An interactive map with all geo-located post and links to the original source for each of them can be explored following this link.

Even if the full list of locations has been manually inspected, it is highly likely that due to the large number of items involved this dataset still includes some matching errors. Additional data quality checks are recommended if these fields are central to the analysis.

The data user should also be aware that location included in the post may not necessarily refer to an official visit. No full matching with this List of international presidential trips made by Vladimir Putin is expected.

In at least some instances, presidential aids or envoys are also mentioned: for example, if you notice a meeting in Canada in December 2022, this does not refer to a Putin visit, but to the participation of a presidential advisor to a conference.
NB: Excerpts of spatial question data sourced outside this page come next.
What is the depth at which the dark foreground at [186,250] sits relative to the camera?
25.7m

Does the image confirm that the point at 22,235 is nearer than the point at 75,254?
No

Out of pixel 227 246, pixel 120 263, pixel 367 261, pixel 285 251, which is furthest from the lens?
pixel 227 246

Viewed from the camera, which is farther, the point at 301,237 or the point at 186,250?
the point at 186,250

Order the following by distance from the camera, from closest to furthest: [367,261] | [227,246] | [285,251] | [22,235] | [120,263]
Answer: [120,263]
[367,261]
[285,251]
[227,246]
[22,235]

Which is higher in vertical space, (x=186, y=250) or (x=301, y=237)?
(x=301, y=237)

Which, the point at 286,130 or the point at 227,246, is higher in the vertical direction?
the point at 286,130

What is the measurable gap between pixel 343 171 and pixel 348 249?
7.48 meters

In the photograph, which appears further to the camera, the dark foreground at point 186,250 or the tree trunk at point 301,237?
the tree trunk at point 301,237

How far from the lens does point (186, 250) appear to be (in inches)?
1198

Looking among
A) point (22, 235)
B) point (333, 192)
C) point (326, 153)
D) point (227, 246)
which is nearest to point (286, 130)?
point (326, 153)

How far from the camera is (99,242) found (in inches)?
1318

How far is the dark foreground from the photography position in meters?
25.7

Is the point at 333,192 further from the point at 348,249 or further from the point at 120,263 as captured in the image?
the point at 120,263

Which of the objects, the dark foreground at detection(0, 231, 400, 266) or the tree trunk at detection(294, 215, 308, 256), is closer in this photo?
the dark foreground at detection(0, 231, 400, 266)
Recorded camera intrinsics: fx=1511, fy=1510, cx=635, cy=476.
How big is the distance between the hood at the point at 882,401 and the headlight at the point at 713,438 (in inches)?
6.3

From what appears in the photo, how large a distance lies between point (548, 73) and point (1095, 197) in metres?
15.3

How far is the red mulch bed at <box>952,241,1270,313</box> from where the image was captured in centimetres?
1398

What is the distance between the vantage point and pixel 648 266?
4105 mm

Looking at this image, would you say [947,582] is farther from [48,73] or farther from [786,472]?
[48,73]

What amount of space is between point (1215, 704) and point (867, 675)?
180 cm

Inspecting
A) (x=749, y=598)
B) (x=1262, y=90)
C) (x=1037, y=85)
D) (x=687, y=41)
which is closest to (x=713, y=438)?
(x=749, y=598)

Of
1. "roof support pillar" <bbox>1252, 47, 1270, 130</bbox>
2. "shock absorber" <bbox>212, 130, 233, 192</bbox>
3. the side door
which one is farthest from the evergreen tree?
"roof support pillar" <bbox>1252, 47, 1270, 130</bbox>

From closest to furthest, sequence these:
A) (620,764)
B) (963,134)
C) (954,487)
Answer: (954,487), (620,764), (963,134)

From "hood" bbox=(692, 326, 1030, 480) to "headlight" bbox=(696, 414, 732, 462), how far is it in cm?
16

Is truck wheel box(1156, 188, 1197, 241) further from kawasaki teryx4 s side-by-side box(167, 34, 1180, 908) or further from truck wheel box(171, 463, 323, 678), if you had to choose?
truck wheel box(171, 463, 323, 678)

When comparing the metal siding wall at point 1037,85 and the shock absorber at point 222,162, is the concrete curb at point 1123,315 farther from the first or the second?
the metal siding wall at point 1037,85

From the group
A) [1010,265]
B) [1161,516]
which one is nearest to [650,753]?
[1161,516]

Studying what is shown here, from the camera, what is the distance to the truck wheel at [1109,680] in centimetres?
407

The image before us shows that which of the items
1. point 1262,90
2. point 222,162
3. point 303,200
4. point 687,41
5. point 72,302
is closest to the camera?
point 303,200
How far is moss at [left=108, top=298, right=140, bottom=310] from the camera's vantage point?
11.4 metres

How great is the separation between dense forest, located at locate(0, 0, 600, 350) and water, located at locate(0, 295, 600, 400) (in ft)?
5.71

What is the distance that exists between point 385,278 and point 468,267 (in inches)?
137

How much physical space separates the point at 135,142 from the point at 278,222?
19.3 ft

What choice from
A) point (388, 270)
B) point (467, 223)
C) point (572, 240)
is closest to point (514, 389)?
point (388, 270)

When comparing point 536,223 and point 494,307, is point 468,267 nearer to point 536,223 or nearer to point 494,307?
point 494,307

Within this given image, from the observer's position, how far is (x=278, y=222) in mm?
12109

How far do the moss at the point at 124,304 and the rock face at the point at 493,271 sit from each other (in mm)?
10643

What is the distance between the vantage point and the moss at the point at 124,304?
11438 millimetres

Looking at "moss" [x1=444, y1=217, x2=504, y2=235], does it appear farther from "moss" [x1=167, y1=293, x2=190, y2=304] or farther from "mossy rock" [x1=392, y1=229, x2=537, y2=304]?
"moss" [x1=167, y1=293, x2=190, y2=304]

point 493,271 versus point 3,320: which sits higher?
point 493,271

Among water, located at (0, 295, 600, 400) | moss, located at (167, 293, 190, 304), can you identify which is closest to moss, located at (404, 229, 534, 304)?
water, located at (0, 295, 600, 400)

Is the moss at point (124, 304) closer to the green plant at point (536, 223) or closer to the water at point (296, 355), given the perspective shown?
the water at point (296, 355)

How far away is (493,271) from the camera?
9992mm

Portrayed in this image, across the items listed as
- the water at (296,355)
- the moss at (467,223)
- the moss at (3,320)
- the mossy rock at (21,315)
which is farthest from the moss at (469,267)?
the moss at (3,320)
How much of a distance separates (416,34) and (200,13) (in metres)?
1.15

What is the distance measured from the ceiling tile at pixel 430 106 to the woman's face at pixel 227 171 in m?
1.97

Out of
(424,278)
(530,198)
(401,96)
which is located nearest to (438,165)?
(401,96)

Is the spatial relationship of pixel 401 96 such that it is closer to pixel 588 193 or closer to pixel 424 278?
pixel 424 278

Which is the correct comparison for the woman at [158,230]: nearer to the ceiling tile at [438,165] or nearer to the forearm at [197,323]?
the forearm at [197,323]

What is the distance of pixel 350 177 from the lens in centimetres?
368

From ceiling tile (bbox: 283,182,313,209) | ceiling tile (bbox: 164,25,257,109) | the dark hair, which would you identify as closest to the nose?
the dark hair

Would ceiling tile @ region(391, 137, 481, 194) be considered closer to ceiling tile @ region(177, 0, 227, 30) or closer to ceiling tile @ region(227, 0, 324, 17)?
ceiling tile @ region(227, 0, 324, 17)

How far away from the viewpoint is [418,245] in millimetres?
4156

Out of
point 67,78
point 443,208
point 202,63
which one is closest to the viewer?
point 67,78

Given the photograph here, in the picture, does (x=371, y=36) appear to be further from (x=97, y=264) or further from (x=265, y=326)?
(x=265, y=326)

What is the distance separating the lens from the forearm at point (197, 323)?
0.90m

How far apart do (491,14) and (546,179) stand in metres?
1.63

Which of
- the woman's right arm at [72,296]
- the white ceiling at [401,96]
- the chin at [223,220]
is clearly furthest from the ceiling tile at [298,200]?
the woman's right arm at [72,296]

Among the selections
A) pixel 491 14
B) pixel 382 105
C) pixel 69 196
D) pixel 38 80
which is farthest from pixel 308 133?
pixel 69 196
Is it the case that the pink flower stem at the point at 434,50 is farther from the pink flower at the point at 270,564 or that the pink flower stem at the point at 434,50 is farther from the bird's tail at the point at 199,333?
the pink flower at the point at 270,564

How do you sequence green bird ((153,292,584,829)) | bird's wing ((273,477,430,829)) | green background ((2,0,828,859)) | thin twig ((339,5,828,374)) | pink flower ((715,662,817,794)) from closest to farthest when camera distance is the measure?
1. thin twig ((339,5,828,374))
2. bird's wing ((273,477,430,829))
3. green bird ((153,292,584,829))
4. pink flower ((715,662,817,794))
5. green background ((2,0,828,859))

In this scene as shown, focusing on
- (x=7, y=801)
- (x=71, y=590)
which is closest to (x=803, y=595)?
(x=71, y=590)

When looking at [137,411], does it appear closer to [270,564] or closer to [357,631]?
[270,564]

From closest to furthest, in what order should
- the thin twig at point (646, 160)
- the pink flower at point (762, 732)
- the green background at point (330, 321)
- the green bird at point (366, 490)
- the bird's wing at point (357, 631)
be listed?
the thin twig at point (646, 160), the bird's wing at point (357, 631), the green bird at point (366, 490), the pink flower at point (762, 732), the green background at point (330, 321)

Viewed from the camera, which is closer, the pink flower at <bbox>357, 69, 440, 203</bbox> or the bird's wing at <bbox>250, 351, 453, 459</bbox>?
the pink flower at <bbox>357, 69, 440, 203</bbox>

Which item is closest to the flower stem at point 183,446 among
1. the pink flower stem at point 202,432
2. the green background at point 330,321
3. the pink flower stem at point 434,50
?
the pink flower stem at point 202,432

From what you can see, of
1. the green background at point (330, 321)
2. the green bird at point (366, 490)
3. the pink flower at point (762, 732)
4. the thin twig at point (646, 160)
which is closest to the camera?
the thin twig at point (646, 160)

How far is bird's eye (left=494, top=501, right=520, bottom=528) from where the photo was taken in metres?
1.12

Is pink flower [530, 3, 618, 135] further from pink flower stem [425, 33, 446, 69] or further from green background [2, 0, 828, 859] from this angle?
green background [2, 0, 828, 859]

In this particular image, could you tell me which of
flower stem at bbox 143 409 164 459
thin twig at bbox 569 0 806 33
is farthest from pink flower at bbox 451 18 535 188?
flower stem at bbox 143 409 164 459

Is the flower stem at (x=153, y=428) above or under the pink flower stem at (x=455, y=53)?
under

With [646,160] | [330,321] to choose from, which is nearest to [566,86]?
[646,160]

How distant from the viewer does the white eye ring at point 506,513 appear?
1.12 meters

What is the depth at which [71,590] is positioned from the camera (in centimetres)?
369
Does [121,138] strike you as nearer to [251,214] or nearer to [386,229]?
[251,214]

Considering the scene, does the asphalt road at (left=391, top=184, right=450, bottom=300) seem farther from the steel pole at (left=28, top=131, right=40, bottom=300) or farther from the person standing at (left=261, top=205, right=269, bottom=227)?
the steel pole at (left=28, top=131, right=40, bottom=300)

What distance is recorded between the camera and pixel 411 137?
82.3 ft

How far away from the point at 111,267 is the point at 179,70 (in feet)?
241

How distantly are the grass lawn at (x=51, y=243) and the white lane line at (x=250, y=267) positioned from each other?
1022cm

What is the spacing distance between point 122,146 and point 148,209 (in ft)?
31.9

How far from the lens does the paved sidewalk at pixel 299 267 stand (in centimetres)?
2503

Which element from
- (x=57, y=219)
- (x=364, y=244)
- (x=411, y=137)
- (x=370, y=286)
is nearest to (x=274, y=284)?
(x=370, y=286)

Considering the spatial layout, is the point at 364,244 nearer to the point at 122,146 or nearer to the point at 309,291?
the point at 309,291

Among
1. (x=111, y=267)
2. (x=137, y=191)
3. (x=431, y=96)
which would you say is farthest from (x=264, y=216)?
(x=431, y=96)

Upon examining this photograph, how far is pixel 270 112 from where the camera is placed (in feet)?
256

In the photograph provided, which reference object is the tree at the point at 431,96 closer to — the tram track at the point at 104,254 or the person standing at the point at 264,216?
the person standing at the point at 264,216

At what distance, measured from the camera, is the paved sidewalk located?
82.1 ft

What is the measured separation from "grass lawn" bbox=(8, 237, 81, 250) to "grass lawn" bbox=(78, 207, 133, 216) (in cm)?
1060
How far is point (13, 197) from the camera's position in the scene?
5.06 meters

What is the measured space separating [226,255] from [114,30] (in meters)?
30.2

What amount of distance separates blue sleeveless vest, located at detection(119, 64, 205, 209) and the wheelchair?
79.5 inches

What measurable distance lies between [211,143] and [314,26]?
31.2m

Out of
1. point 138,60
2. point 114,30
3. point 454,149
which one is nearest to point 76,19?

Users considering retrieval of additional properties from Wikidata may consider relying on the R package tidywikidatar.

License information

At the time contents were retrieved, the footer of kremlin.ru as well as the dedicated copyright page make clear that:

“all materials published on this website are available with the following license”Creative Commons Attribution 4.0 International

This license gives the right to “copy and redistribute the material in any medium or format”, and to “remix, transform, and build upon the material for any purpose, even commercially”, as long as appropriate credit is given to the source and the license is included.

The contents of this dataset - “kremlin.ru_ru” - are distributed within the remits of this license. To the extent that it is possible, the dataset itself is also distributed by its creator, Giorgio Comai, with the same CC-BY license, as well as under the Open Data Commons Attribution license (ODC-BY).